### Tujuan 1
Tuliskan kembali bagian teks bacaan tentang sidang praperadilan mantan Wakil Bupati Flores Timur, mulai dari "FLORESTERKINI.com – Barisan" dan terus sampai "memiliki cukup bukti.", tanpa mengubah satu huruf pun.

### Teks Bacaan
==================================================

Sidang Praperadilan Wabup Flores Timur APB, Kuasa Hukum Pemohon Lesakkan Peluru Ketiga, Apa Itu?

25 Mei 2024, 08:35 WIB
Sidang Praperadilan Kasus Dugaan Korupsi yang melibatkan mantan Wakil Bupati Flores Timur, APB. /Eman Niron/FLORESTERKINI.com

FLORESTERKINI.com – Barisan Kuasa Hukum APB tampak gigih menyingkap kejanggalan terkait penetapan status tersangka terhadap mantan Wakil Bupati Kabupaten Flores Timur periode 2017-2022 pada sidang praperadilan yang digelar di PN Larantuka, Rabu, 22 Mei 2024 lalu.

Yoseph Pelipi Daton, SH, Farlan Belawa Hurint, SH, Hairun Hery Tokan, SH, dan Silvester Ola Suban, SH, sebagaimana yang disaksikan awak FLORESTERKINI.com, terus melepaskan tembakan dengan sejumlah sejumlah fakta dan kekuatan argumentasi hukum.

Di peluru ketiga, Hairun Hery Tokan melantangkan penetapan tersangka oleh penyidik Kantor Kejari Cabang Flores Timur di Waiwerang (Termohon) kepada Pemohon praperadilan tersebut tidak memiliki cukup bukti.

Baca Juga: Renungan Katolik Pesta Tritunggal Mahakudus, Minggu 26 Mei 2024: Tuhan Itu Satu-satunya Allah

Hairun Hery Tokan secara tegas melantangkan, Termohon dalam menetapkan tersangka dalam dugaan Tindak Pidana Korupsi (Tipikor) yang kini disangkakan kepada Pemohon, hanya berdasarkan pada keterangan satu saksi dan fakta persidangan.

==================================================

### Data yang Diberikan

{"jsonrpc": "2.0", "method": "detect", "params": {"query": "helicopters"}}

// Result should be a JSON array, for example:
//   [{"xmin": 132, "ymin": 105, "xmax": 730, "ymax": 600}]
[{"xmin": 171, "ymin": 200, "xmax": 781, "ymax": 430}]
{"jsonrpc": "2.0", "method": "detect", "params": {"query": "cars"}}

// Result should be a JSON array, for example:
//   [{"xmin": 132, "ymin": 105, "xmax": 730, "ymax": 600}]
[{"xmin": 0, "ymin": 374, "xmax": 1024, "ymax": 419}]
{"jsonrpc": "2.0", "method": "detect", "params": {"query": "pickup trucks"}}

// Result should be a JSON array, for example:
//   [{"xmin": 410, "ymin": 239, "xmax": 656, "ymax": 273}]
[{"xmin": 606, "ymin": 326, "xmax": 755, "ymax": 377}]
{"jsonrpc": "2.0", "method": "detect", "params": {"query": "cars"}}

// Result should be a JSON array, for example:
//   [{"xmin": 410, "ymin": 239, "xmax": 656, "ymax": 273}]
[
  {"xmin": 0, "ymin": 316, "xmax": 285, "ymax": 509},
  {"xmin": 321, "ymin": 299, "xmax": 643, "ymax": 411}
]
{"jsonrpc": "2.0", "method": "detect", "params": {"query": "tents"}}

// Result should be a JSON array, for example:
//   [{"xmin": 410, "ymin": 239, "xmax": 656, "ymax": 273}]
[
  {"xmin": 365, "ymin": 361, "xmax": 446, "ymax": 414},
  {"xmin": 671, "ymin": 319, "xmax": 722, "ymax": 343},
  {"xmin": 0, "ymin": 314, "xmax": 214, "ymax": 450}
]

==================================================

### Tujuan 2
Salinlah seluruh data yang diberikan di atas baris demi baris, sama persis tanpa perubahan apa pun.

### Hasil 1
FLORESTERKINI.com – Barisan Kuasa Hukum APB tampak gigih menyingkap kejanggalan terkait penetapan status tersangka terhadap mantan Wakil Bupati Kabupaten Flores Timur periode 2017-2022 pada sidang praperadilan yang digelar di PN Larantuka, Rabu, 22 Mei 2024 lalu.

Yoseph Pelipi Daton, SH, Farlan Belawa Hurint, SH, Hairun Hery Tokan, SH, dan Silvester Ola Suban, SH, sebagaimana yang disaksikan awak FLORESTERKINI.com, terus melepaskan tembakan dengan sejumlah sejumlah fakta dan kekuatan argumentasi hukum.

Di peluru ketiga, Hairun Hery Tokan melantangkan penetapan tersangka oleh penyidik Kantor Kejari Cabang Flores Timur di Waiwerang (Termohon) kepada Pemohon praperadilan tersebut tidak memiliki cukup bukti.

### Hasil 2
{"jsonrpc": "2.0", "method": "detect", "params": {"query": "helicopters"}}

// Result should be a JSON array, for example:
//   [{"xmin": 132, "ymin": 105, "xmax": 730, "ymax": 600}]
[{"xmin": 171, "ymin": 200, "xmax": 781, "ymax": 430}]
{"jsonrpc": "2.0", "method": "detect", "params": {"query": "cars"}}

// Result should be a JSON array, for example:
//   [{"xmin": 132, "ymin": 105, "xmax": 730, "ymax": 600}]
[{"xmin": 0, "ymin": 374, "xmax": 1024, "ymax": 419}]
{"jsonrpc": "2.0", "method": "detect", "params": {"query": "pickup trucks"}}

// Result should be a JSON array, for example:
//   [{"xmin": 410, "ymin": 239, "xmax": 656, "ymax": 273}]
[{"xmin": 606, "ymin": 326, "xmax": 755, "ymax": 377}]
{"jsonrpc": "2.0", "method": "detect", "params": {"query": "cars"}}

// Result should be a JSON array, for example:
//   [{"xmin": 410, "ymin": 239, "xmax": 656, "ymax": 273}]
[
  {"xmin": 0, "ymin": 316, "xmax": 285, "ymax": 509},
  {"xmin": 321, "ymin": 299, "xmax": 643, "ymax": 411}
]
{"jsonrpc": "2.0", "method": "detect", "params": {"query": "tents"}}

// Result should be a JSON array, for example:
//   [{"xmin": 410, "ymin": 239, "xmax": 656, "ymax": 273}]
[
  {"xmin": 365, "ymin": 361, "xmax": 446, "ymax": 414},
  {"xmin": 671, "ymin": 319, "xmax": 722, "ymax": 343},
  {"xmin": 0, "ymin": 314, "xmax": 214, "ymax": 450}
]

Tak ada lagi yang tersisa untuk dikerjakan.